Spatial reasoning records
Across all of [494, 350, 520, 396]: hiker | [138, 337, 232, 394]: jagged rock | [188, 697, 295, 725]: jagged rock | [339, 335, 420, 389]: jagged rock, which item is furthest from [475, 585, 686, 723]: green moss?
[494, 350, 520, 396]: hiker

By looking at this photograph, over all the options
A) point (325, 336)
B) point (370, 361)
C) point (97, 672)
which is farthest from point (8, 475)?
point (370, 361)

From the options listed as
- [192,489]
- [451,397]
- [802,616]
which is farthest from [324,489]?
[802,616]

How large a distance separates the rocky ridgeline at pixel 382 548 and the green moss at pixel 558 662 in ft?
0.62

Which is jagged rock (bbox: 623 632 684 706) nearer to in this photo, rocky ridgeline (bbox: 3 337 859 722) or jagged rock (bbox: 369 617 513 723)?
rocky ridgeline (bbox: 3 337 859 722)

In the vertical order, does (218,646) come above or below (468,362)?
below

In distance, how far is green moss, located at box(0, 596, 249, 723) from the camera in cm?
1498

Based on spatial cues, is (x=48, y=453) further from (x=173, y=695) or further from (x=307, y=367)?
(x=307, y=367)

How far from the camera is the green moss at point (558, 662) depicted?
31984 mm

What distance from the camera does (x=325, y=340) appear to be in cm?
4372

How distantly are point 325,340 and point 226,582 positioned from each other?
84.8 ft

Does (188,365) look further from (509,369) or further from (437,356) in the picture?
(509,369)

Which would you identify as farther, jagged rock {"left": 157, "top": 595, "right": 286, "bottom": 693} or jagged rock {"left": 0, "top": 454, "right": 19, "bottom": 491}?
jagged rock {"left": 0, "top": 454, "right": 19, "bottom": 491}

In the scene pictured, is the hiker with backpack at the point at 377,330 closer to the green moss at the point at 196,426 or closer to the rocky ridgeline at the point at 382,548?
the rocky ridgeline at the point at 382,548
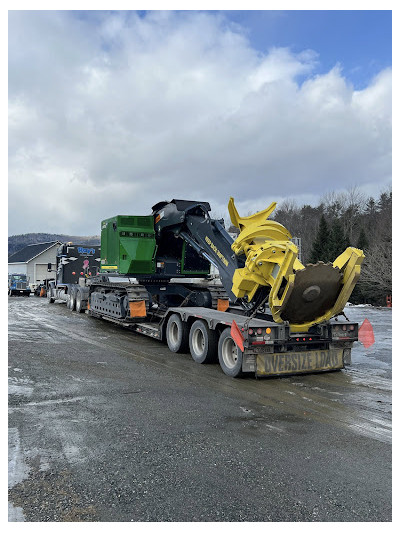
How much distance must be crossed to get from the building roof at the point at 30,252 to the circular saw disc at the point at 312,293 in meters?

» GIVEN TASK
Print each record exactly as it stands, leaving the images out.

» FULL SOLUTION
Across all of [494, 350, 520, 396]: hiker | [138, 337, 232, 394]: jagged rock | [188, 697, 295, 725]: jagged rock | [339, 335, 420, 389]: jagged rock, which item is furthest from [475, 585, 686, 723]: green moss?
[494, 350, 520, 396]: hiker

By looking at this photograph, over all the options
A) point (325, 336)
B) point (370, 361)
C) point (97, 672)
which is farthest from point (8, 475)?
point (370, 361)

From the options listed as
- [192,489]
- [451,397]
- [802,616]
which is farthest from [324,489]?
[802,616]

How large a distance separates the rocky ridgeline at pixel 382 548 and the green moss at pixel 558 662 in ft?
0.62

Which is jagged rock (bbox: 623 632 684 706) nearer to in this photo, rocky ridgeline (bbox: 3 337 859 722) or jagged rock (bbox: 369 617 513 723)?
rocky ridgeline (bbox: 3 337 859 722)

In the vertical order, does (218,646) come above or below (468,362)?
below

In distance, how far is green moss, located at box(0, 596, 249, 723) from the camera in cm?
1498

Based on spatial cues, is (x=48, y=453) further from (x=173, y=695) or further from (x=307, y=367)?
(x=307, y=367)

How far from the camera is the green moss at point (558, 662) depicted?
31984 mm

What distance from the camera does (x=325, y=340) appear to be in cm?
4372

How distantly are point 325,340 and point 226,582 positioned from each other?
84.8 ft

Does (188,365) look further from (509,369) or further from (437,356) in the picture?
(509,369)

Which would you identify as farther, jagged rock {"left": 157, "top": 595, "right": 286, "bottom": 693} or jagged rock {"left": 0, "top": 454, "right": 19, "bottom": 491}?
jagged rock {"left": 0, "top": 454, "right": 19, "bottom": 491}

In the scene pictured, is the hiker with backpack at the point at 377,330 closer to the green moss at the point at 196,426 or closer to the rocky ridgeline at the point at 382,548?
the rocky ridgeline at the point at 382,548
How much distance must be crossed to get from the building roof at the point at 30,252 to the circular saw disc at the point at 312,293 in meters?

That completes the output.